EXERCISE OBJECTIVE
Copy out, exactly as given, every line from the line with "How large a" to the end of the listing, both of those lines included.

:: MATERIAL ::

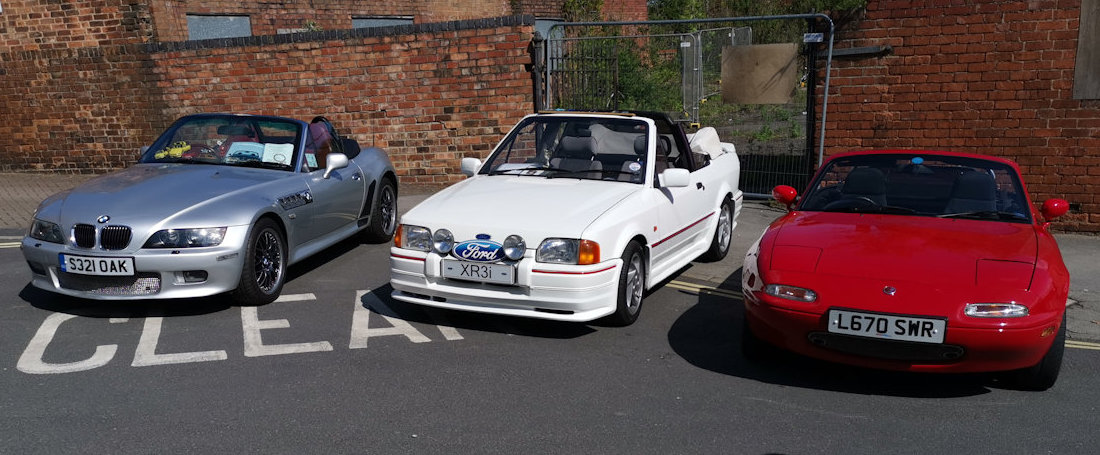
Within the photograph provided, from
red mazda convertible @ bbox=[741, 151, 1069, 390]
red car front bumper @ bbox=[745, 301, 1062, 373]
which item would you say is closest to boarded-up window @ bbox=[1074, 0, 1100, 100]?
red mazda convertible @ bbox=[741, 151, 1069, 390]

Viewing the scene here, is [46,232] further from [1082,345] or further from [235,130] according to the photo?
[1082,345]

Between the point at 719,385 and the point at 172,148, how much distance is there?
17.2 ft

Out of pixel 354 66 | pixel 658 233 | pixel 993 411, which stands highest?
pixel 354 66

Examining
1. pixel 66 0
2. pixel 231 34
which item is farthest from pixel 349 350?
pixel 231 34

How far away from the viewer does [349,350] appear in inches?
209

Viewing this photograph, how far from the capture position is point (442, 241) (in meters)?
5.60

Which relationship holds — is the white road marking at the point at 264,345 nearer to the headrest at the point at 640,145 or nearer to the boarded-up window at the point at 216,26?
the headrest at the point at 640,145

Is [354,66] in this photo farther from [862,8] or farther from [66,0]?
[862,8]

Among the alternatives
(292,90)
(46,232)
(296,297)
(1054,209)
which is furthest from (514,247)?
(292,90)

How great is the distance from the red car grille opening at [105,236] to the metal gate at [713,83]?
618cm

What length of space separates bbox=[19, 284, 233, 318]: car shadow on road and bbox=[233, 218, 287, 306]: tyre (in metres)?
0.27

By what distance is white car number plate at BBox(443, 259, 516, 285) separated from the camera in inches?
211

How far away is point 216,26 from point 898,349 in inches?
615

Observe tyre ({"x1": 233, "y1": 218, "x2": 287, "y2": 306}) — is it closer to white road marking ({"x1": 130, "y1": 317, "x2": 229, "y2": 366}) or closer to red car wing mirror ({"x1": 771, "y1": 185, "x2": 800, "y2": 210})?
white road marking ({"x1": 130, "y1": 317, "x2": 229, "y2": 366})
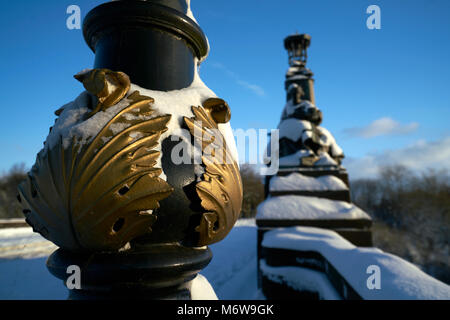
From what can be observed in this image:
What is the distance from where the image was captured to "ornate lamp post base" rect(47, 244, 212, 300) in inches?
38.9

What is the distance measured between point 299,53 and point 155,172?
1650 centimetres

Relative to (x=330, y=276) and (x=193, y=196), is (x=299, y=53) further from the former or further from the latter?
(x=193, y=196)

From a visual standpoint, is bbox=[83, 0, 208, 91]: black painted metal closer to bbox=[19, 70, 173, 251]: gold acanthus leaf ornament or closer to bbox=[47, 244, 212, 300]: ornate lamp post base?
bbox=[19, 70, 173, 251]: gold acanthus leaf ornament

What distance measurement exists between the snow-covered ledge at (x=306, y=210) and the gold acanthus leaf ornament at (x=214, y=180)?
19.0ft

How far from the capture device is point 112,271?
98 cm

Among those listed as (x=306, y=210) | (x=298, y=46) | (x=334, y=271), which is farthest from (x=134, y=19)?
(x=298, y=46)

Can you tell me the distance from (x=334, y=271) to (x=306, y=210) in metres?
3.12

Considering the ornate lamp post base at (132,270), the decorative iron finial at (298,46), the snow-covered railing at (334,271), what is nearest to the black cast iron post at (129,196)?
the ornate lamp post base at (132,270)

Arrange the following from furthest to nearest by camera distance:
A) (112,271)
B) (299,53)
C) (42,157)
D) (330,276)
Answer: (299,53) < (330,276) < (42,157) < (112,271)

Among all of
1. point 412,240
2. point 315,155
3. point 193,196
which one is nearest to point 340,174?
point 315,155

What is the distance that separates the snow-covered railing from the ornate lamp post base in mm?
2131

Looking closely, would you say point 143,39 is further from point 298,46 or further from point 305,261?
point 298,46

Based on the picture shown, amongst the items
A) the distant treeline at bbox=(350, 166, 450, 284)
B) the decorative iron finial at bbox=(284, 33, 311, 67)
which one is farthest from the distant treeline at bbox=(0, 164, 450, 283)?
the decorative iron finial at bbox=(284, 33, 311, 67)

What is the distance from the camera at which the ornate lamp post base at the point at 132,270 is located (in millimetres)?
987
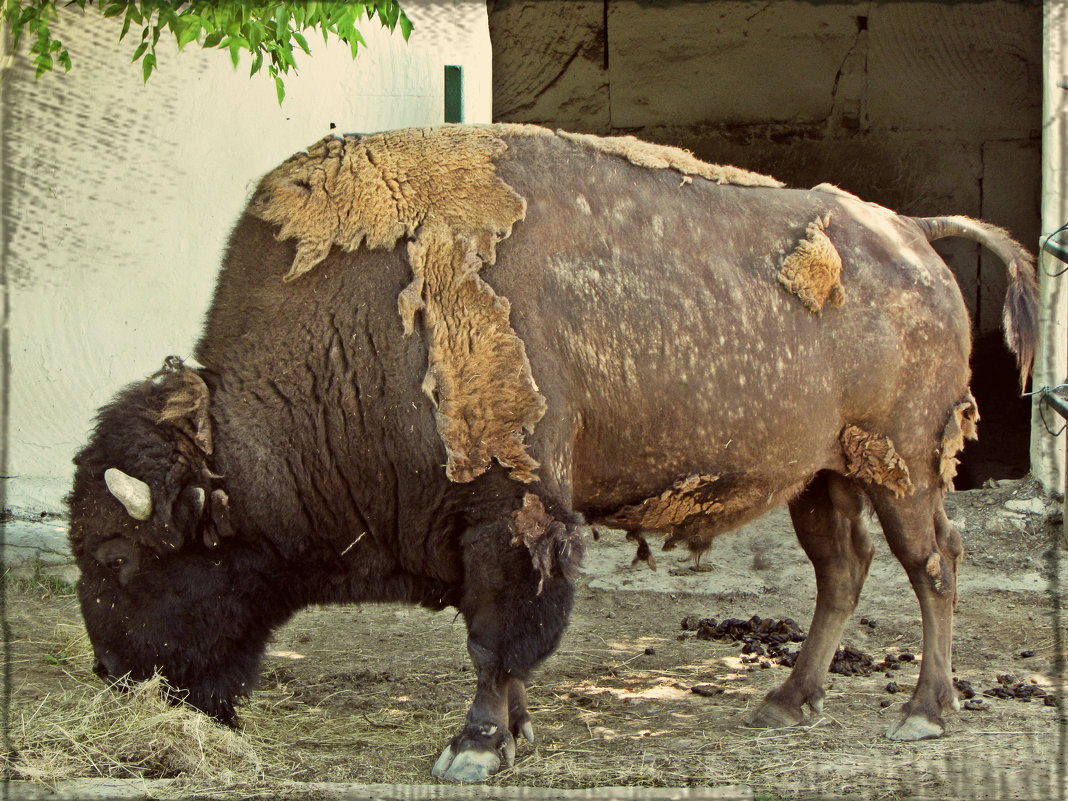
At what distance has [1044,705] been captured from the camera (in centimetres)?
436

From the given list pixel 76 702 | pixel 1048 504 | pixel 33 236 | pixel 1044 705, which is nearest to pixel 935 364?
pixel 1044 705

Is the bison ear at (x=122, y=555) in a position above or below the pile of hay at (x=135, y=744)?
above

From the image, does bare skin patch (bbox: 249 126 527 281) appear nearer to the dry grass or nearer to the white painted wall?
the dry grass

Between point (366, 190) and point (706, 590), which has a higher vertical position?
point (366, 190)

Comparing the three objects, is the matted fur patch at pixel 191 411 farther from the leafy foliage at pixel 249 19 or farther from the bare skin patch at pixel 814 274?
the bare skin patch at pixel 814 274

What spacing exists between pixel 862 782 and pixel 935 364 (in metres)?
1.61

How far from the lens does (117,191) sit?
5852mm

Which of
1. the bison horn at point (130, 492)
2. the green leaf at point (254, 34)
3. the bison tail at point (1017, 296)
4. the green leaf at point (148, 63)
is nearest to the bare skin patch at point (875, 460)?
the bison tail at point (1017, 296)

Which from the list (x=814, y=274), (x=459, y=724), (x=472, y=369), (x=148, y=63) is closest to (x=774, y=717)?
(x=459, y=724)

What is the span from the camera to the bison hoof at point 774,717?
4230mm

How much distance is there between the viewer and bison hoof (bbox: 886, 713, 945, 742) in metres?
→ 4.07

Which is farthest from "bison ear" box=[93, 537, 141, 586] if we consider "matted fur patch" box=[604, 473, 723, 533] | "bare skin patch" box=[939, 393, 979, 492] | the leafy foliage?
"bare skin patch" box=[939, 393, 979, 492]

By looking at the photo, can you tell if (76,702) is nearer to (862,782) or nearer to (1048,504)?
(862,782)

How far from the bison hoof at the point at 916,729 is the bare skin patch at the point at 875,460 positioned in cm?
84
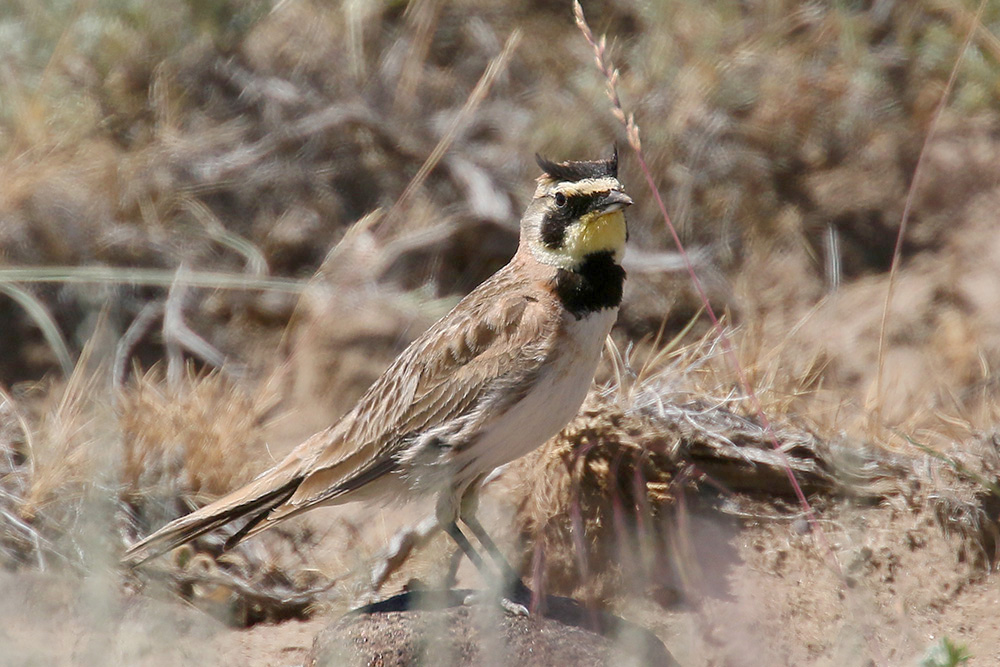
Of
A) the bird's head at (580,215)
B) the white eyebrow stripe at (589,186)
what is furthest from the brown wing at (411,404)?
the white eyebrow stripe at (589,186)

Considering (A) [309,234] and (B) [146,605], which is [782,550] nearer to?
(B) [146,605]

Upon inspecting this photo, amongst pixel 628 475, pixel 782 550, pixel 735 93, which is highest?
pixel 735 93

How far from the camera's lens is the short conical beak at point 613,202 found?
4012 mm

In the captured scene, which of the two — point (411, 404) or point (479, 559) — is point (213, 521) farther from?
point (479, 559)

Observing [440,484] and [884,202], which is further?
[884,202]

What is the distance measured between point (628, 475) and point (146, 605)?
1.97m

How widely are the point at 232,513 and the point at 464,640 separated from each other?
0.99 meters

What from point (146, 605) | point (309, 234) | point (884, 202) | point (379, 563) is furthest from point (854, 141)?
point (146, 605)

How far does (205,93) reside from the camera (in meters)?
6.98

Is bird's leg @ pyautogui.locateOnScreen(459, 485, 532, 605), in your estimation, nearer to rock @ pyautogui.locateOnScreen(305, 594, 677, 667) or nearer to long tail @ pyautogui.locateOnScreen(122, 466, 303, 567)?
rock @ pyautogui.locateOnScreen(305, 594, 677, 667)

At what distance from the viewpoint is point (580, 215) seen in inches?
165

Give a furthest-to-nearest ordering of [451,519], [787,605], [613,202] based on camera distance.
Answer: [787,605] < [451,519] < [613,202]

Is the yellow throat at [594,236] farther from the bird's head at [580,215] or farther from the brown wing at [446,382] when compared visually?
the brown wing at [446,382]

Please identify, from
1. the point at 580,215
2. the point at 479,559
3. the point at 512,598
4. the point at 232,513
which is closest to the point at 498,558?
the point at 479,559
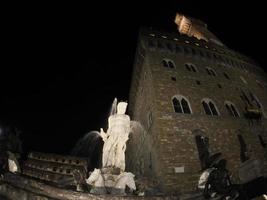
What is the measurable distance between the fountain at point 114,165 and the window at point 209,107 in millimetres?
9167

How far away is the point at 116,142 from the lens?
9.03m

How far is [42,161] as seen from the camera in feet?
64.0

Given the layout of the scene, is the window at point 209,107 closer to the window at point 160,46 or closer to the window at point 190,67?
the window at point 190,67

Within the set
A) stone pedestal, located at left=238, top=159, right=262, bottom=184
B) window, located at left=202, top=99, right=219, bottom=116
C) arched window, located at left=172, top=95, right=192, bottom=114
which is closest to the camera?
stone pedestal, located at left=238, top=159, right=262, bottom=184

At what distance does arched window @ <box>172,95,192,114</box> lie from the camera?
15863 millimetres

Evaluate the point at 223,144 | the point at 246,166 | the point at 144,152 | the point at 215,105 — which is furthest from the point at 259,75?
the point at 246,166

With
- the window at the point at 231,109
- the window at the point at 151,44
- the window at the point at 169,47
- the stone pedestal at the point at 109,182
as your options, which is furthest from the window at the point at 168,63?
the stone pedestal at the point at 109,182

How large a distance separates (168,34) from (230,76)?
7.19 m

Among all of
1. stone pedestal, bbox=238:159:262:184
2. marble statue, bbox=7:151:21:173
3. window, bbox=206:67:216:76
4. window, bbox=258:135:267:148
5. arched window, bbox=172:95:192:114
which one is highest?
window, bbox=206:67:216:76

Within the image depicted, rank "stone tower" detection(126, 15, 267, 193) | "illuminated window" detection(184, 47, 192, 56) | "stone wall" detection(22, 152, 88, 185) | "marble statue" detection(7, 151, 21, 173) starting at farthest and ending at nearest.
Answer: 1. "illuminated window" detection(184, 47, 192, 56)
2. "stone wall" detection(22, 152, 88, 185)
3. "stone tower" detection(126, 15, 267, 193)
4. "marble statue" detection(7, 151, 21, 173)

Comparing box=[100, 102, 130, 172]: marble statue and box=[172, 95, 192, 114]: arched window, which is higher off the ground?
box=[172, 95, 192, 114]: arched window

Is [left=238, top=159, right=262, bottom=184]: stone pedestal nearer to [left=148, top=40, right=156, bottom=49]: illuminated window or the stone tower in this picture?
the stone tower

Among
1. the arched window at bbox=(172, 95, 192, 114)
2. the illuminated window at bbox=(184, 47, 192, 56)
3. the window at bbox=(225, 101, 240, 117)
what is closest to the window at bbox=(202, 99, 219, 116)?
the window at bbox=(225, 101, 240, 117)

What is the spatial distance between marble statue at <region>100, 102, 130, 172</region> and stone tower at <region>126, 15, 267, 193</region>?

:::

SOLUTION
How large a distance separates (168,34) from (230,76)?
7.19 m

Among all of
1. stone pedestal, bbox=238:159:262:184
2. marble statue, bbox=7:151:21:173
3. window, bbox=206:67:216:76
4. window, bbox=258:135:267:148
5. arched window, bbox=172:95:192:114
which one is highest?
window, bbox=206:67:216:76

Within the image depicted, rank "stone tower" detection(126, 15, 267, 193) | "illuminated window" detection(184, 47, 192, 56) | "stone wall" detection(22, 152, 88, 185) | "marble statue" detection(7, 151, 21, 173) starting at farthest and ending at nearest.
Answer: 1. "illuminated window" detection(184, 47, 192, 56)
2. "stone wall" detection(22, 152, 88, 185)
3. "stone tower" detection(126, 15, 267, 193)
4. "marble statue" detection(7, 151, 21, 173)

Comparing box=[100, 102, 130, 172]: marble statue and box=[172, 95, 192, 114]: arched window, which is higher off the ground?
box=[172, 95, 192, 114]: arched window

Is [left=238, top=159, right=262, bottom=184]: stone pedestal nearer to [left=148, top=40, right=156, bottom=49]: illuminated window or the stone tower in this picture?
the stone tower

Among
1. the arched window at bbox=(172, 95, 192, 114)
2. the illuminated window at bbox=(184, 47, 192, 56)
3. the window at bbox=(225, 101, 240, 117)
what is closest to the window at bbox=(202, 99, 219, 116)?
the window at bbox=(225, 101, 240, 117)

What is the spatial distance between marble statue at <region>100, 102, 130, 172</region> and stone tower at <region>126, 15, 267, 193</region>?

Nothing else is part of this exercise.